Work to be completed ▸ Please repeat the listing from the line containing "At what distance" through the end, swapping "foreground grass" for "near grass" and changing nothing else.

[Start Recorded information]

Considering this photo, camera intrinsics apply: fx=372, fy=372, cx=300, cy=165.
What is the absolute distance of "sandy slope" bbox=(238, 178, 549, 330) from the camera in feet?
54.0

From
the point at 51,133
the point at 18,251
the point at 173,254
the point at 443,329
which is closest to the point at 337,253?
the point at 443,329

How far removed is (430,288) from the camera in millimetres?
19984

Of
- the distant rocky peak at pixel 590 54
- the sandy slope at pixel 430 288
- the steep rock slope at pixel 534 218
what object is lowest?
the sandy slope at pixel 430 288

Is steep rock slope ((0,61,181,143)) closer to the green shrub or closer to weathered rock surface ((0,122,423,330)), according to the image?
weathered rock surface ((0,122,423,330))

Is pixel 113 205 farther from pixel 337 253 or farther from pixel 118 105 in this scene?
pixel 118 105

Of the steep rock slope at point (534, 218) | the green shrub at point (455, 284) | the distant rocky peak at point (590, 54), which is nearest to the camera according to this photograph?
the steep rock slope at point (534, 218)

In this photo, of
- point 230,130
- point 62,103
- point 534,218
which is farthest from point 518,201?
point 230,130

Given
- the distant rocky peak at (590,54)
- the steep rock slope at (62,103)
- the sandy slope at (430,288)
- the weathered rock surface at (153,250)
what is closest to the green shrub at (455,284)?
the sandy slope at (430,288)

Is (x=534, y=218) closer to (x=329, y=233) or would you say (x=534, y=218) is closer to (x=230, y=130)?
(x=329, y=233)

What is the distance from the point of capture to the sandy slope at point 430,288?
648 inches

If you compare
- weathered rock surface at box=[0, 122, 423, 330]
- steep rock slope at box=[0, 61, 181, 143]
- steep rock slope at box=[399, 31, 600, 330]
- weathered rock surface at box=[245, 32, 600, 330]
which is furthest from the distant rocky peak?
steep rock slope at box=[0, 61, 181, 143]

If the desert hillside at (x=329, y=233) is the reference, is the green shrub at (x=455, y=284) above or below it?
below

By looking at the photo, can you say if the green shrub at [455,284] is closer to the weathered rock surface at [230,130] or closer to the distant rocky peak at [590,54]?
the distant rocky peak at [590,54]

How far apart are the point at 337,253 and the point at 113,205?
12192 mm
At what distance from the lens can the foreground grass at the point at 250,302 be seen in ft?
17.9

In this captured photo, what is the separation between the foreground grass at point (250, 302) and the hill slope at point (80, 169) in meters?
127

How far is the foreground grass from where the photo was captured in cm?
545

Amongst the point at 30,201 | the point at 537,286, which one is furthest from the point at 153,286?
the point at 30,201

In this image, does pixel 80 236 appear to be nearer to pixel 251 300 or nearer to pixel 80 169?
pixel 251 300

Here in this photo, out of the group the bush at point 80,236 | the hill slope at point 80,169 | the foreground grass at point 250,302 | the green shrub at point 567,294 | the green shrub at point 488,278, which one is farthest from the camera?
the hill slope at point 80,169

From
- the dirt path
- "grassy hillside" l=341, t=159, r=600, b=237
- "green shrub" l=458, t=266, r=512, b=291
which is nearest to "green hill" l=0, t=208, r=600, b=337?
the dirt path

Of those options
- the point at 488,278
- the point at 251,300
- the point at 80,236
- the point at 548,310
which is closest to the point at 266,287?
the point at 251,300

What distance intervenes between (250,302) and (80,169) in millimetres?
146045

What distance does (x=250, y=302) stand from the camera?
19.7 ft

[End Recorded information]

Answer below ▸
At what distance from the lens can the near grass at the point at 250,302 be seen in ft?
17.9

In this captured photo, what is the separation between the near grass at point (250, 302) and the hill slope at point (80, 169) in meters?
127

How far is the near grass from where the photo was captured in cm?
545

Amongst the point at 30,201 | the point at 537,286, which one is furthest from the point at 153,286?
the point at 30,201

In this image, does pixel 80 236 appear to be nearer to pixel 251 300 or nearer to pixel 80 169?
pixel 251 300

Here in this photo, out of the group the bush at point 80,236 | the hill slope at point 80,169 | the near grass at point 250,302 | the green shrub at point 567,294 | the green shrub at point 488,278, which one is farthest from the camera?
the hill slope at point 80,169

From
- the dirt path
- "grassy hillside" l=341, t=159, r=600, b=237
- "green shrub" l=458, t=266, r=512, b=291
which is nearest to "green hill" l=0, t=208, r=600, b=337?
the dirt path

Of those options
- the point at 488,278
- the point at 251,300
- the point at 80,236
- the point at 548,310
which is closest to the point at 266,287?
the point at 251,300

What distance intervenes between (250,302) and (80,169) in millimetres?
146045

What distance does (x=250, y=302) stand from the camera?
19.7 ft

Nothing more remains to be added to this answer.